[SELECTED TEXT]
- - - - -
System Design Interview Guide 2026: URL Shortener to Netflix Scale
Advertisement
System Design Interviews 2026: The Complete Playbook
System design is where senior engineers are made or broken. It tests your ability to think at scale, make trade-offs, and communicate complex ideas clearly. This guide covers the framework and seven canonical problems every FAANG candidate must master.
- The RADIO Framework
- Problem 1: URL Shortener (like bit.ly)
- Problem 2: Design Instagram
- Problem 3: Design WhatsApp
- Problem 4: Design Netflix
- Problem 5: Design a Rate Limiter
- Problem 6: Design a Key-Value Store
- How to Practice System Design
The RADIO Framework
Structure every system design interview with RADIO:
R — Requirements
Functional: What does the system do?
Non-functional: Scale, availability, latency, consistency
A — API Design
Define endpoints before diving into internals
REST, GraphQL, or gRPC?
D — Data Model
What entities exist? How are they related?
SQL vs NoSQL decision
I — High-Level Design
Components: clients, servers, databases, caches, queues
Draw the box diagram
O — Deep Dives
Pick 2-3 interesting/risky components
Go deep on the interviewer's cues
Problem 1: URL Shortener (like bit.ly)
Requirements:
- Shorten URLs: given longUrl, return shortUrl (e.g., sho.rt/abc123)
- Redirect: GET /abc123 → 301/302 to longUrl
- Analytics: click count, unique visitors
- Scale: 100M URLs created/month, 10:1 read/write ratio
Capacity Estimation:
- Write: 100M / 30 days / 86400s ≈ 40 writes/sec
- Read: 400 reads/sec
- Storage: 100M URLs × 500 bytes = 50GB/month, 600GB/year
- Cache: top 20% URLs = 80% reads → cache ~10GB/day
Short URL generation:
- 7 characters from [a-zA-Z0-9] = 62^7 = 3.5 trillion URLs
- Approach 1: Hash (MD5/SHA256 → take first 7 chars, handle collisions)
- Approach 2: Base62 encode auto-increment ID (simpler, no collisions)
// URL shortener core logic
class UrlShortener {
private readonly BASE62 = '0123456789abcdefghijklmnopqrstuvwxyzABCDEFGHIJKLMNOPQRSTUVWXYZ'
// Encode auto-increment ID to base62
encode(id: number): string {
let result = ''
while (id > 0) {
result = this.BASE62[id % 62] + result
id = Math.floor(id / 62)
}
return result.padStart(7, '0')
}
decode(shortCode: string): number {
return shortCode.split('').reduce((acc, char) => {
return acc * 62 + this.BASE62.indexOf(char)
}, 0)
}
}
// Database schema
// urls table:
// id BIGSERIAL PRIMARY KEY
// short_code VARCHAR(10) UNIQUE
// long_url TEXT NOT NULL
// user_id BIGINT
// created_at TIMESTAMP
// expires_at TIMESTAMP
// click_count BIGINT DEFAULT 0
// Redirect handler
async function redirect(shortCode: string) {
// 1. Check cache (Redis)
const cached = await redis.get(`url:${shortCode}`)
- - - - -
Rows of spatial question data:
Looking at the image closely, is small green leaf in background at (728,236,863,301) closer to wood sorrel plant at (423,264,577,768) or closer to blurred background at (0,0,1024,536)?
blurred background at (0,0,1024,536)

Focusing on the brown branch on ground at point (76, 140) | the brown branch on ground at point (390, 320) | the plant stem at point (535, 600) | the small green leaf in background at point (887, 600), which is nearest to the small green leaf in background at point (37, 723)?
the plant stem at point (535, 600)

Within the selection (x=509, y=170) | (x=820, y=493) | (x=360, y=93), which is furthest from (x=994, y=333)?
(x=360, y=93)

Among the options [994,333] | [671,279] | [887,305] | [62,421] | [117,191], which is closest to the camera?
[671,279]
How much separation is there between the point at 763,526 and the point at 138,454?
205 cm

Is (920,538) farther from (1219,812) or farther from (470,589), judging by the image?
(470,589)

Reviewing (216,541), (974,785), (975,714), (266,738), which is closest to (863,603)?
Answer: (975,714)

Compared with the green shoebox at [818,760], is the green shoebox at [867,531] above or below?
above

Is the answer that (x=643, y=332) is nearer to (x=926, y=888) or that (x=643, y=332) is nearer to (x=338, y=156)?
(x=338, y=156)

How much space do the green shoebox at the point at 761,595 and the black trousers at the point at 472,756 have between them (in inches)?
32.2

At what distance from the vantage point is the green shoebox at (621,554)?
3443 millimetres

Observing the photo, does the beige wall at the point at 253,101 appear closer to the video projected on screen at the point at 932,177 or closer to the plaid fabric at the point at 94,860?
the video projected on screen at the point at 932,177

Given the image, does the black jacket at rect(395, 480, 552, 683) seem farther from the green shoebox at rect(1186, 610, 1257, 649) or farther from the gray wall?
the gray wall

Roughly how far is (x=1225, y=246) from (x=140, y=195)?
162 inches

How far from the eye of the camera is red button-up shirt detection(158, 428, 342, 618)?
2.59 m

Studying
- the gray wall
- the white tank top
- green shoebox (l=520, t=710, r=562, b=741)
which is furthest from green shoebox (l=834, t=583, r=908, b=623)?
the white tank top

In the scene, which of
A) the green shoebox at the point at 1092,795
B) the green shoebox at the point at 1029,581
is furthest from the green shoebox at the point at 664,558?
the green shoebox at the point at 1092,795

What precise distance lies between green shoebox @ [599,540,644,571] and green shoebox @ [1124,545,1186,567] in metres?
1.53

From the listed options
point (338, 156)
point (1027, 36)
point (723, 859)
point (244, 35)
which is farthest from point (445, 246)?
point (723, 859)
- - - - -
[GOALS]
1. Rewrite the paragraph of the system design guide that begins "System design is where senior engineers" in shorter form, keeping its main facts.
2. Find each line in the records that contains the word "video", and copy it out in full.

[RESPONSES]
1. System design interviews make or break senior engineers by testing whether they can think at scale, make trade-offs, and explain complex ideas clearly. The guide offers a framework and seven canonical problems that every FAANG candidate must master.

2.
Observing the photo, does the beige wall at the point at 253,101 appear closer to the video projected on screen at the point at 932,177 or closer to the plaid fabric at the point at 94,860?
the video projected on screen at the point at 932,177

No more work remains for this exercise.